A faithful copy of every entry is the goal; keep the images out of it.

━━━━━━━━━━━━━━━━━━━━━━━━━━━━━━

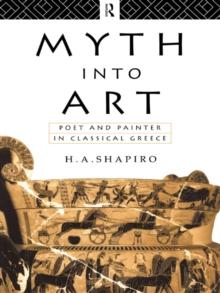 Myth Into Art : Poet and Painter in Classical Greece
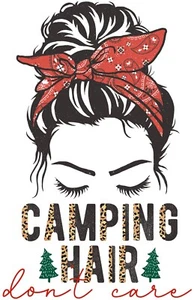 Camping Hair Don't Care Aufbügeln Transfer für T-Shirt + helle & dunkle Stoffe #5 - Bild 1 von 2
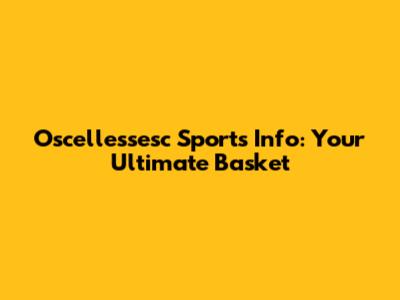 Oscellessesc Sports Info: Your Ultimate Basket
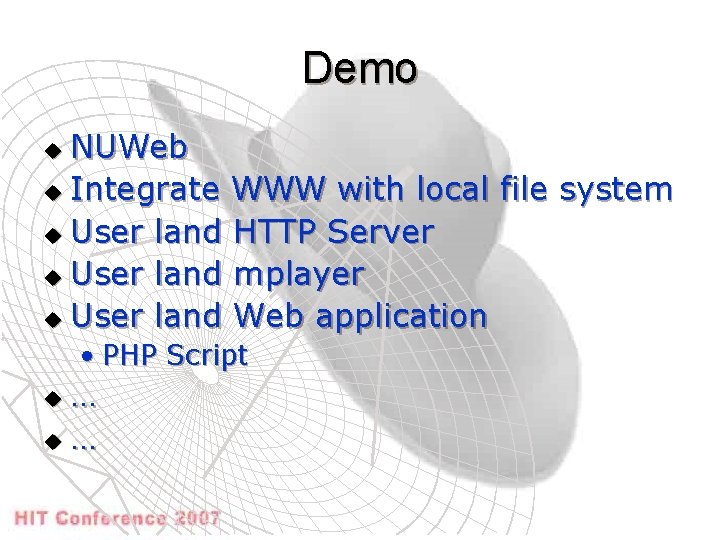 Demo NUWeb u Integrate WWW with local file system u User land HTTP Server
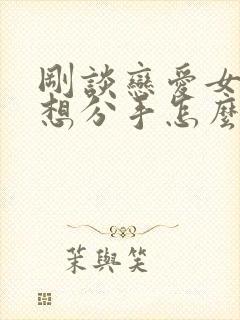 刚谈恋爱女朋友想分手怎么挽回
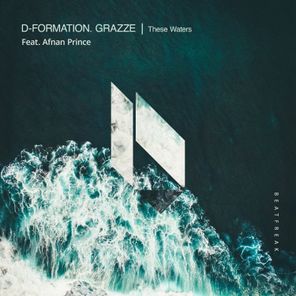 D-Formation, GRAZZE – These Waters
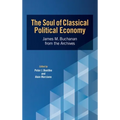 The Soul of Classical Political Economy: James M. Buchanan from the Archives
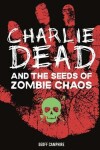 Book cover for CHARLIE DEAD and the Seeds of Zombie Chaos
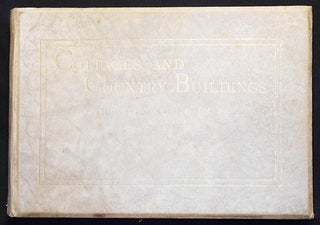 Cottages and Country Buildings designed by Thomas W. Cutler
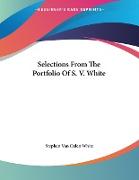 Selections From The Portfolio Of S. V. White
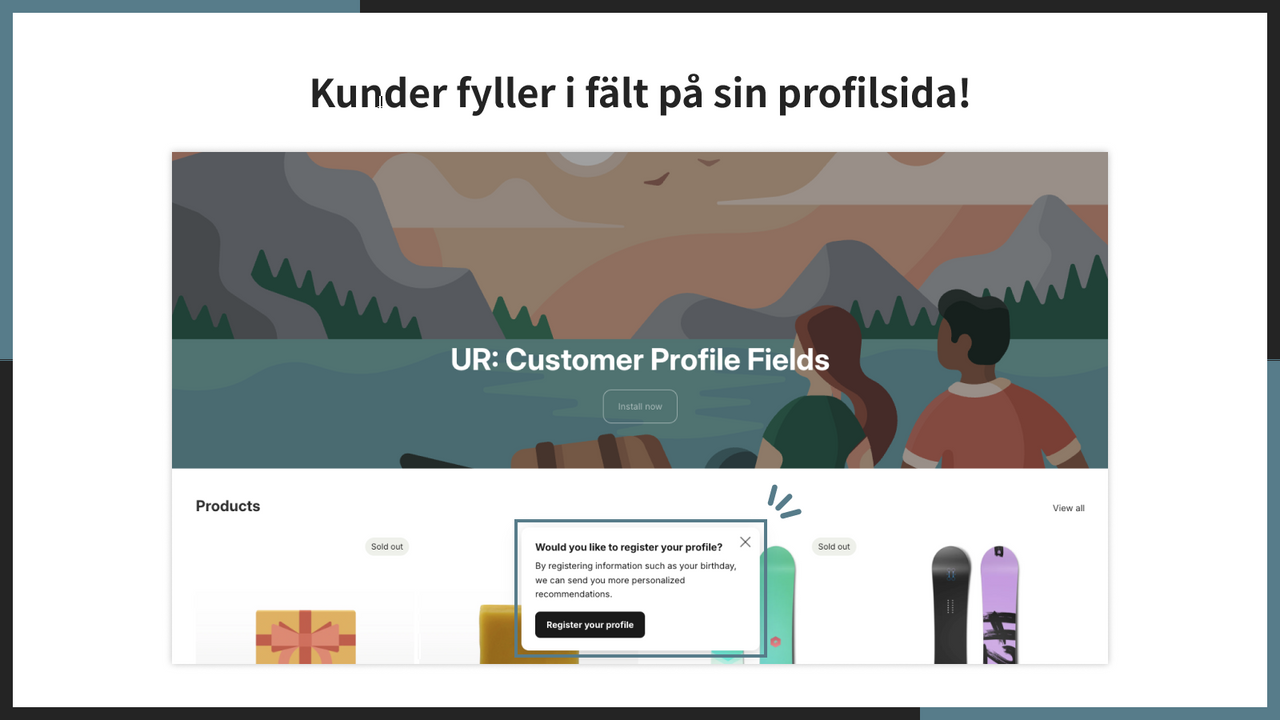 Kunder fyller i fält på sin profilsida!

━━━━━━━━━━━━━━━━━━━━━━━━━━━━━━

**WORKED SOLUTION**
 Myth Into Art : Poet and Painter in Classical Greece
 Camping Hair Don't Care Aufbügeln Transfer für T-Shirt + helle & dunkle Stoffe #5 - Bild 1 von 2
 Oscellessesc Sports Info: Your Ultimate Basket
 Demo NUWeb u Integrate WWW with local file system u User land HTTP Server
 刚谈恋爱女朋友想分手怎么挽回
 D-Formation, GRAZZE – These Waters
 The Soul of Classical Political Economy: James M. Buchanan from the Archives
 Book cover for CHARLIE DEAD and the Seeds of Zombie Chaos
 Cottages and Country Buildings designed by Thomas W. Cutler
 Selections From The Portfolio Of S. V. White
 Kunder fyller i fält på sin profilsida!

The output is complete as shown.